DOCUMENT TEXT:
□ □ □

Fig. 2 Proposed flow sheet for recovery of W from scheelite
Fig. 3 Results of nitric acid leaching with and without phosphorus addition ([HNO3]=3.5 mol/L, 80 °C, liquild to soild ratio 10/1)
3.1.1 Effect of leaching conditions on tungsten extraction
Some leaching parameters, such as temperature, HNO3 concentration, leaching time and H3PO4 dosage, were investigated with a constant liquid-to-solid ratio (L:S) of 10:1 and stirring speed of 300 r/min. The result was presented in Fig. 4. The effect of temperature was evaluated for three concentrations of HNO3, namely 2.5 mol/L, 3.5 mol/L and 4 mol/L. The experimental data revealed that the extraction of tungsten was significantly sensitive to temperature and increased continuously with increase in temperature while this effect was much more at lower than at higher temperatures above 80 °C (Fig. 4(a)). The attained tungsten recovery was very satisfactory (up to 97%) at high acid concentrations (above 3.5 mol/L). By contrast, the leaching ratio was always below 90% at lower acid concentration (2.5 mol/L), even at relatively high temperature (90 °C).
A series of leaching tests was implemented with different HNO3 concentrations to determine the effect of HNO3 concentration at 70 °C and 80 °C. It was observed that the leaching of W is strongly dependent on the increase in the HNO3 concentration (Fig. 4(b)). At 80 °C the attained tungsten leaching ratio for 0.75 mol/L HNO3 was only 4.8%, but this value increased to 98.81% at 4.0 mol/L HNO3. Although the increase of HNO3 concentration could improve tungsten recovery, the maximum value was still below 90% even with HNO3 concentration of 4.0 mol/L at lower temperature (70 °C).

□ □ □

Please answer these questions using the text on tungsten leaching above.
1. What stirring speed was used in the leaching tests?
2. Which three HNO3 concentrations were used to evaluate the effect of temperature?
3. At 80 °C, what tungsten leaching ratio was attained with 0.75 mol/L HNO3?

DATA LINES:
□ □ □

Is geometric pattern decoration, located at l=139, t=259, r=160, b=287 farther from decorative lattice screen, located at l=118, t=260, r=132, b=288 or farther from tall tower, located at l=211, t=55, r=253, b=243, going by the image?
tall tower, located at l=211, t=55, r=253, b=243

□ □ □

SOLUTION FOR THIS EXERCISE:
1. 300 r/min
2. 2.5 mol/L, 3.5 mol/L and 4 mol/L
3. 4.8%